(WORKING DATA)
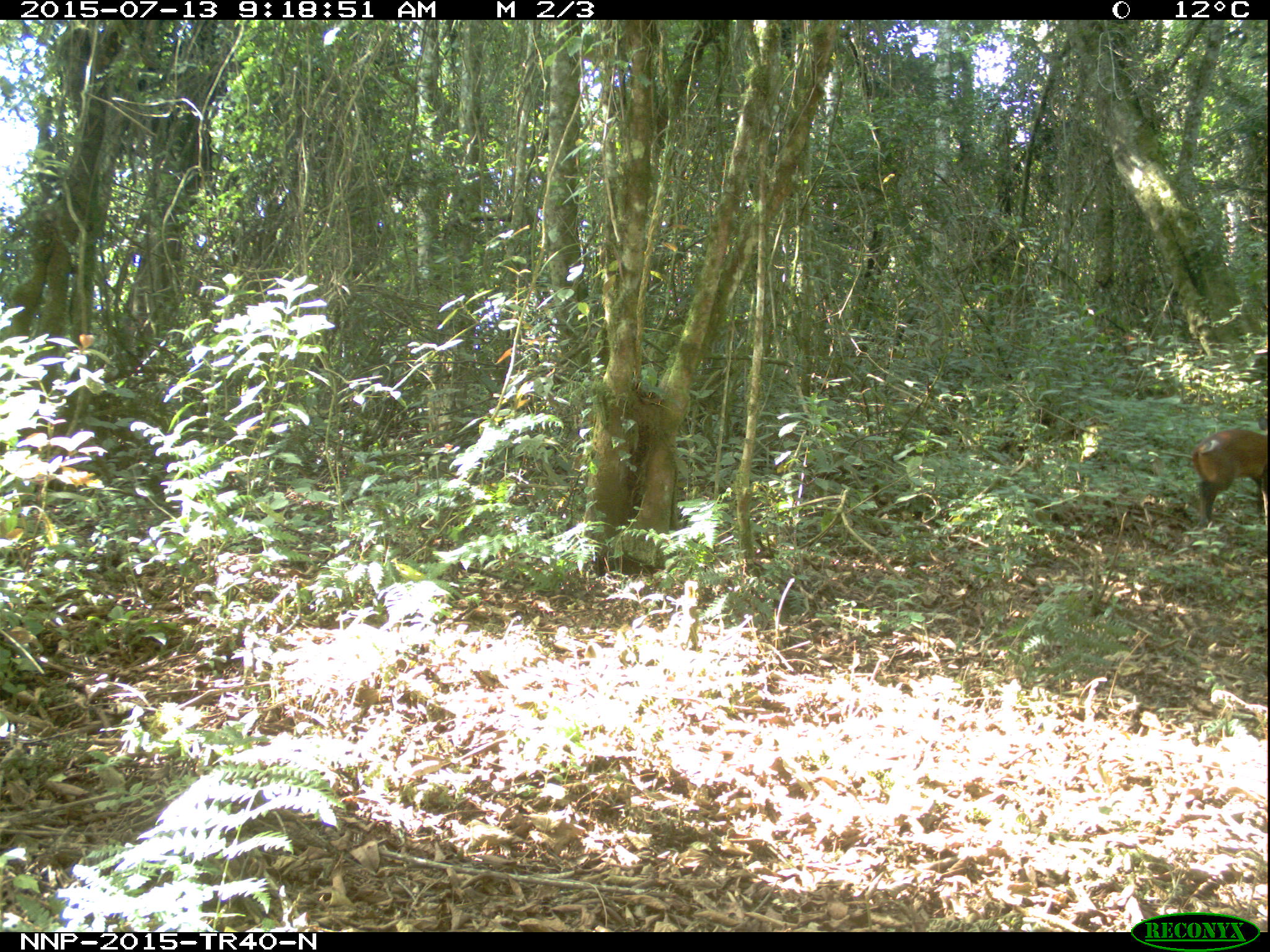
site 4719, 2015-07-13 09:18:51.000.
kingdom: Animalia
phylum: Chordata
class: Mammalia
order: Artiodactyla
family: Bovidae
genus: Cephalophus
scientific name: Cephalophus nigrifrons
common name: black-fronted duiker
Cephalophus nigrifrons (black-fronted duiker), count 1.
(End WORKING DATA)
The data should be printed again unchanged; leave its pictures out.

site 4719, 2015-07-13 09:18:51.000.
kingdom: Animalia
phylum: Chordata
class: Mammalia
order: Artiodactyla
family: Bovidae
genus: Cephalophus
scientific name: Cephalophus nigrifrons
common name: black-fronted duiker
Cephalophus nigrifrons (black-fronted duiker), count 1.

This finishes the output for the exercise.